How to make the perfect, healthy vegetable lasagna from scratch. Recipe.
Vegetarian lasagne is a wonderful, healthy meal, making it from scratch is easy and cheaper than buying a ready made version. You know just what has gone into your dish, so it is easy to keep it as low calorie as you want it to be.
I have used semi skimmed milk and low fat spread in this recipe, you can also use a low fat cheese - making it even lower in calories. However you make it it will be high in taste.
I serve this dish with a nice green salad and a couple of slices of garlic bread - naughty but nice! This lasagne can be stored in the fridge for two days and will warm up very well in a low oven or the microwave. It can also be frozen, leave it to cool, cover tightly with cling film and freeze the day you make it, it will then keep for three months in the freezer. Take it out the night before you want it and let it defrost slowly.
- 1 1/2tbls olive oil
- 120g mushrooms, quartered
- 2x large white onions, cut into chunks
- 2x medium or 1 large courgette, cut into chunks
- 4 small or two large sweet chilli peppers, cut into chunks
- 1 large or 2 small Aubergine (egg plants), cut into chunks
- 1 jar or can passata
- 650g semi skimmed milk
- 100g hard cheese such as cheddar, grated
- 50g low fat spread
- 50g flour
- salt and pepper, to taste
- 1-2 cloves garlic, optional
- 1tsp english mustard, optional
- 1x packet lasagne sheets
How to make your lasagne.
- Heat the olive oil in a large heavy based saucepan, add the sliced onions and fry for five minutes.
- Stir in the peppers, courgette, aubergine and garlic if used. Cook for ten minutes.
- Add the mushrooms and the passatta, stir well and cook for a further ten minutes. Add salt and fresh ground black pepper to taste
- Meanwhile, make the cheese sauce. Place the flour, spread, milk and the mustard, if you are using it, into a saucepan, over a moderate heat and cook, stirring the whole time. Don't leave the sauce at this stage as it will thicken very quickly and it is easy to ruin it.

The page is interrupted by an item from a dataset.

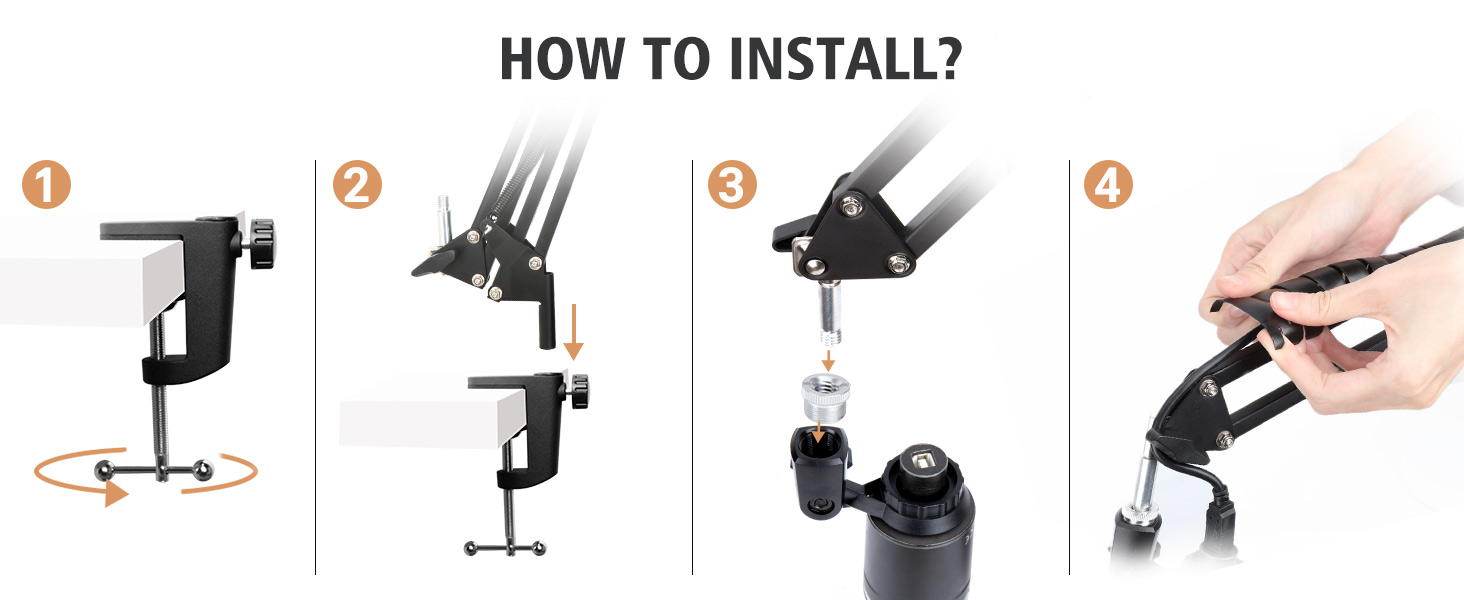 HOW TO INSTALL?

1

2

3

4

- When the sauce starts to thicken,lower the heat and continue to stir for a further one minute, remove from the heat and stir in half of the grated cheese. Check the seasoning at this stage and if needed add a little salt and pepper. Remember, that the cheese will be quite salty so don't over do the salt.
- In a lasagne dish place a layer of the vegetable mixture, then a layer of cheese sauce and then a layer of lasagne sheets. Repeat, ending with a layer of cheese sauce. Sprinkle over the remaining cheese and bake in a moderate oven (190c) for fifty minutes.
- When cooked remove from the oven and allow to cool slightly before serving, this will make it a lot easier to cut a tidy slice.
You can make this dish using just about any vegetables that you have in the store cupboard.
It can be made using Quorn or your favourite veggie mince, add sliced onions, sliced mushrooms and tomatoes to make it more like a meat lasagne.
I have even made it using butternut squash and curry sauce, it works really well.
You can make this dish vegan friendly by using vegan spread, soya milk and leaving out the cheese.
Or making it with vegan cheese, but I have found that vegan cheese doesn't really cook all that well so I prefer to leave it out and just eat it cold.
If I am making a vegan sauce I add a little more mustard and a few chopped herbs. A spoonful of wholegrain mustard goes really well, it adds taste and texture.
You have to be careful when you are using a vegan spread, as it can separate during cooking, keep the heat a little lower and don't take your eyes off the sauce as it cooks.
This vegetarian lasagne is healthy and filling and very easy to make from scratch, give it a try and let me know what you think of it.